Do you know about how many transistors are needed to implement the adder (or the FPU as a whole)? And how it scales with the width of the numbers (16 bit, 32 bit, etc)?

I've been curious about transistor counts for floating point units for a while, but it's hard to find information about them.

kens 1 day ago

I count approximately 2014 transistors (including pull-ups) for the 69-bit adder. Each block of four bits takes approximately 117 transistors.

Aardwolf 1 day ago

Any idea how much adder designs changed on modern CPUs compared to back then? I mean there's only so much you can optimize in those, I think...

kens 1 day ago
Even by the time of the Pentium, they had moved to much more complicated adders like Kogge-Stone. I wrote about it here: https://www.righto.com/2025/01/pentium-carry-lookahead-rever...
- B1FF_PSUVM 1 day ago
  
  Do you have anything on those TRW floating point chips that used to titillate junior engineers in trade mag advertisements before that?
rcxdude 1 day ago
There's a surprising amount of optimization possible in them. You can improve the latency of them substantially at the cost of a lot more transistors.
- B1FF_PSUVM 1 day ago
  
  For example, an adder's total delay depends on a carry chain. If you have N 4-bit slices, the last slice has to wait for the carry to propagate through all N-1 previous slices.
  But if you duplicate all your slices, you can have the results for both carry = 0 and carry = 1 inputs. Then just switch which one is correct - total time 1 add plus N-1 switches.
  Just for double (and change) the hardware. Cheap.
bsder 17 hours ago

I believe that every single adder architecture we now use was known by 1980s. The "optimization" is matching the theory to the engineering of the day.
The reason you don't use prefix adders in 1980 is that you can't possibly route them because you don't have enough metal.
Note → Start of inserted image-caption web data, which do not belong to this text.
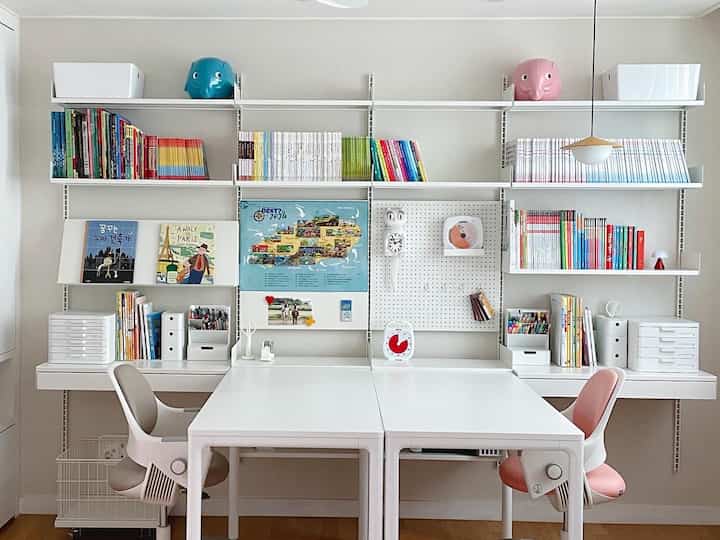 ホワイトとナチュラルトーンの子供部屋、2つのデスクとチェアが配置された清潔でミニマルな勉強空間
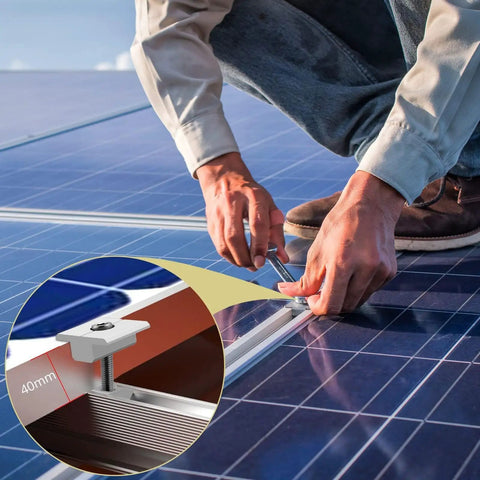 Man installing Heavy Duty Solar Panel Center Clamps Knockout Grip for 40mm photovoltaic rails on solar panels.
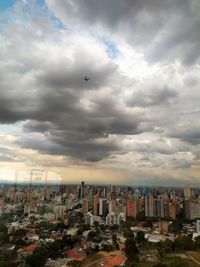 High angle view of buildings in city against sky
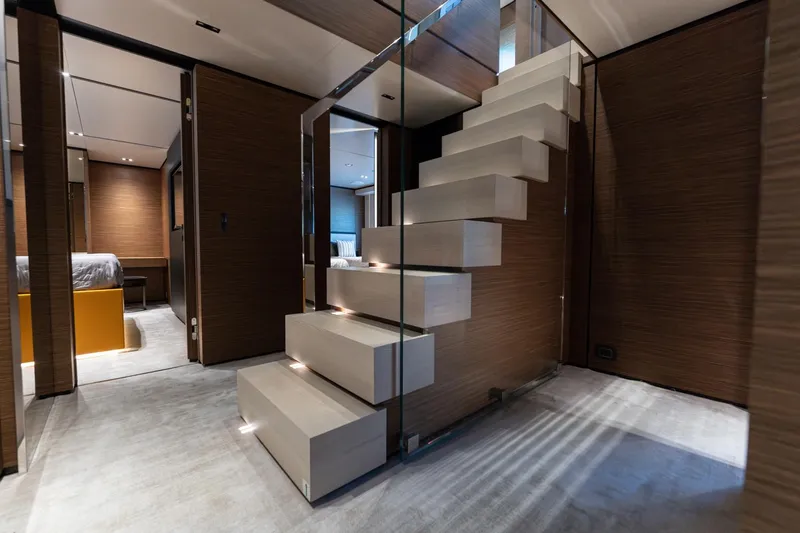 M Forever Yacht Photos Pics Luxurious interior of 2021 Custom Line Navetta 33 yacht with modern staircase design.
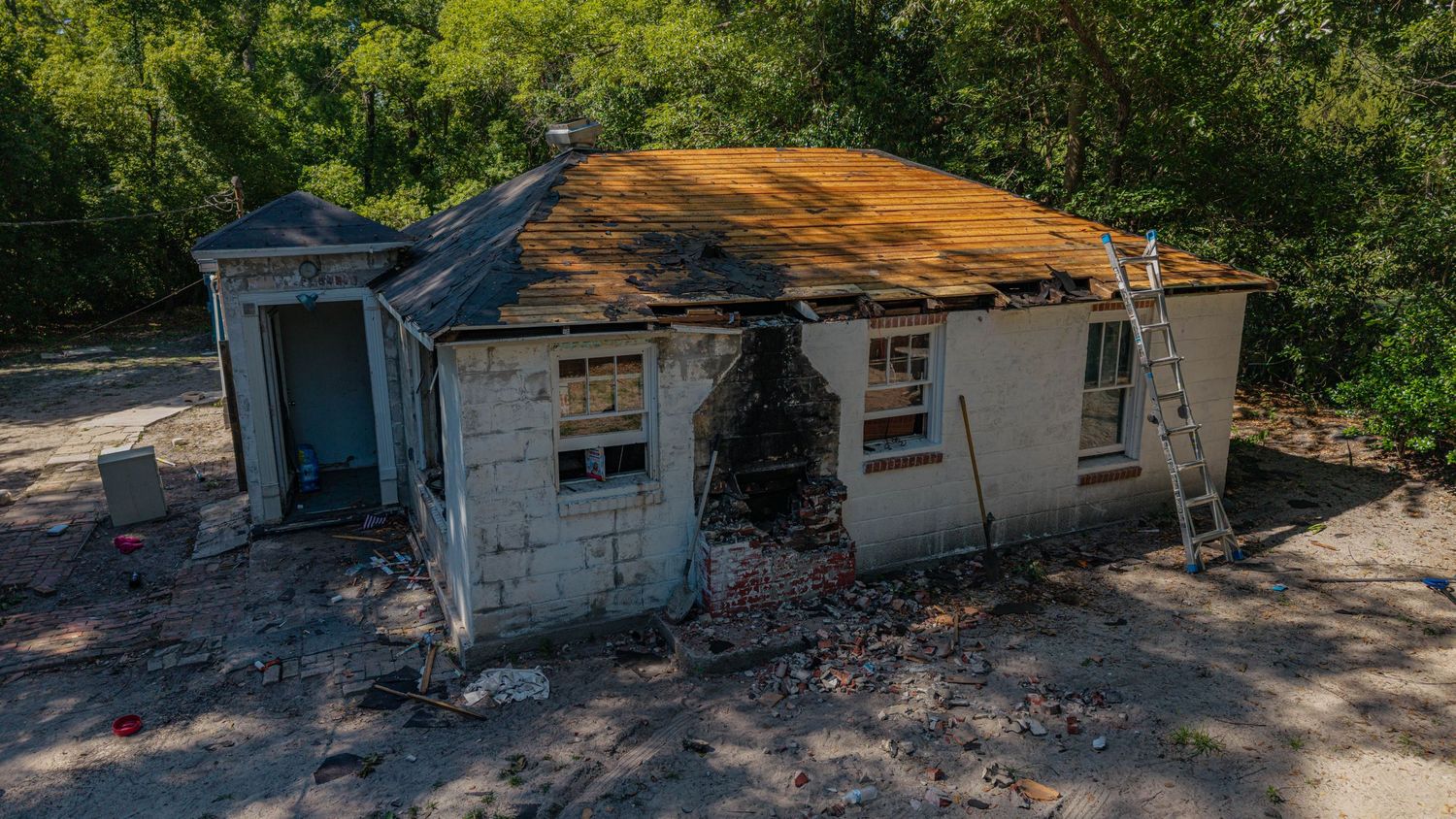 Fire-damaged abandoned house with charred walls, deteriorating roof, and debris scattered around the exterior.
So instead, you use chunks of Manchester carry chain because the "tapping internal nodes" that everybody cites allows you to route nodes in diffusion and polysilicon instead of having to use metal.
Of course, THAT only works because you have 5V (or more) and can connect lots of transistors in series and still have them work. As your voltage falls you can't connect as many transistors in series, so you switch to architectures that prefer active gates over passthroughs and long chains.
So, as your available metal layers, supply voltage, transistor speed, threshold voltages, capacitive load and power dissipation all shift over the engineering landscape, your "optimization" shifts with it.

m1333 1 day ago

> take two clock cycles to complete an addition.

How does the clocking work exactly? The circuit is fed A and B and up down up down clock and then the output appears? How does the consumer (circuit) know when to read the result? Is there a "result is ready" flag? How long does the result stay stable? One full clock cycle? So many questions...

JdeBP 1 day ago
The adder is not clocked. You can see from the diagrams that there are no clock inputs. The clock cycles comment is more an expression of the length of time that it takes before all of the carry rippling and whatnot settles down.
- kens 1 day ago
  
  In more detail, the microcode engine normally executes one micro-instruction per cycle. For addition, the engine is blocked for one extra cycle to give the result time to percolate through the adder.
  There is some complicated timing within a clock cycle with slightly delayed clocks and whatnot, for instance, to precharge the carry lines at the beginning of the operation. The 8087 is mostly synchronous with the clock, but they "cheat" in many places.